Copy Apache logs to stenodon

added component::webpages/website owner::phobos priority::medium resolution::invalid status::closed type::task labels

I believe we'll want to sanitize and process logs for the following hosts: www, blog, trac, metrics, gitweb, and bridges.

Trac:
Summary: Copy www.torproject.org-access.log to stenodon to Copy Apache logs to stenodon

What's the status here? Are you ready to take more?

Trac:
Status: new to needs_information

Yes, ready for more logs now. Should we start with www.tpo?

Trac:
Status: needs_information to new

In relation to #7004 (moved), having reporting current and daily would be great. I've like to know what our traffic actually is as it seems high to me.

Trac:
Cc: N/A to runa

Peter pointed out that we currently have four machines that are www.torproject.org, and asked what's needed to get them all counted on webstats.tpo. I'm not entirely sure how that part of the process works. Here's what Karsten said:

I'm not entirely sure, either. I think you only need to copy the original logs to 1 subdirectory per physical host, e.g., in/vescum/*, and files should only contain the virtual host in their file name, not the physical host, e.g., www.torproject.org-access.log-20111224.gz. So that would be in/vescum/www.torproject.org-access.log-20111224.gz. But I'm not 100% sure.

Can you try out the following?

Create a new webstats instance, for example on your laptop (don't test this on the live system).
Copy vescum's access.log files to in/vescum/www.torproject.org-access.log-20111224.gz, majus' access.log files to in/majus/www.torproject.org-access.log-20111224.gz, etc. Do that for a week worth of data that is at least 4 or 5 days old; e.g., Sep 17--23.
Run webstats and see if there's just a single file in out/ for www.torproject.org that contains requests from all input files.

Karsten: where is the script that takes logs, sanitizes them, and puts them in out/ for webalizer to copy and process?

Trac:
Cc: runa to runa, karsten

Replying to runa:

Karsten: where is the script that takes logs, sanitizes them, and puts them in out/ for webalizer to copy and process?

There's a single Java class doing that: https://gitweb.torproject.org/webstats.git/blob/HEAD:/src/org/torproject/webstats/Main.java

Hm, how do I run this? I tried java src/org/torproject/webstats/Main.java with in/ and out/ in ., but got "Could not find the main class: src/org/torproject/webstats/Main.java. Program will exit".
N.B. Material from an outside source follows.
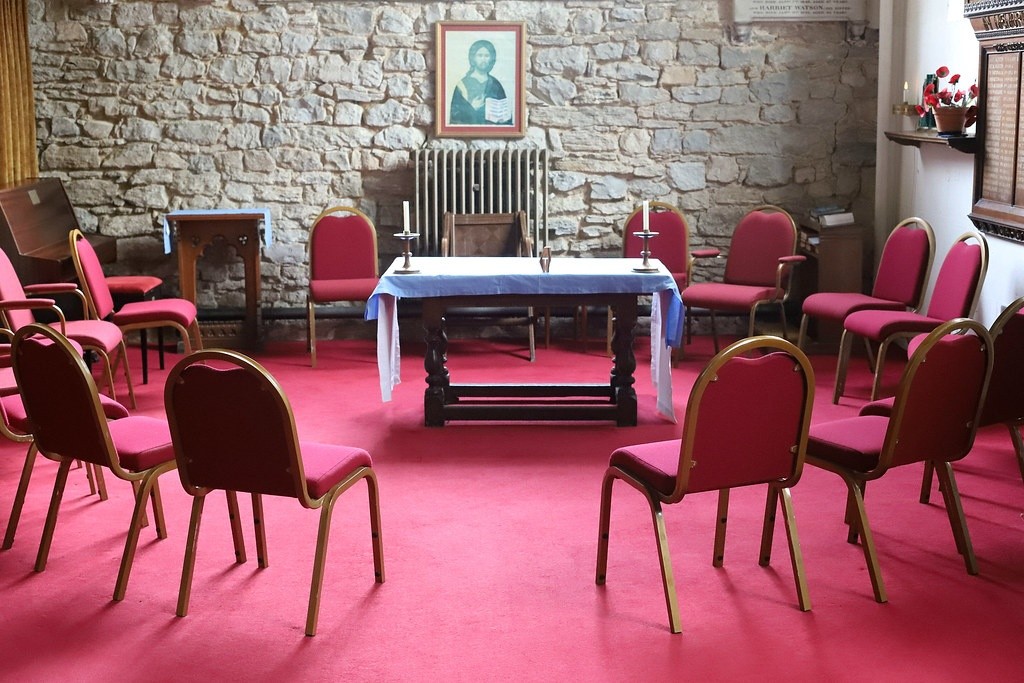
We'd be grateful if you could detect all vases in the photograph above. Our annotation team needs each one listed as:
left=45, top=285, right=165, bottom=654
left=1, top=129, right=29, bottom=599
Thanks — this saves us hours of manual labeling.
left=934, top=108, right=966, bottom=136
Here's the command from stenodon's /home/webstats/webstats/cron.sh script:

javac -d classes/ -cp lib/commons-compress-1.0.jar src/org/torproject/webstats/Main.java
java -cp classes/:lib/commons-compress-1.0.jar org.torproject.webstats.Main

Note that you'll have to download commons-compress-1.0.jar and put it in the lib/ directory. You could copy stenodon's file, of course.

webstats will output a single file in out/ for www.torproject.org, but I am not confident that it contains information from all input files. As a quick test, I counted the number of lines with "volunteer.html" in both the output and input files; the files in out/ have a total of 16812 lines, while the input files have a total of 34383 lines. Shouldn't each line in the input files count as one new request?

Did you compare log lines with a date at least 4--5 days in the past?

Also, 404's are discarded in the sanitizing process. You'll have to ignore these lines in your comparison, too.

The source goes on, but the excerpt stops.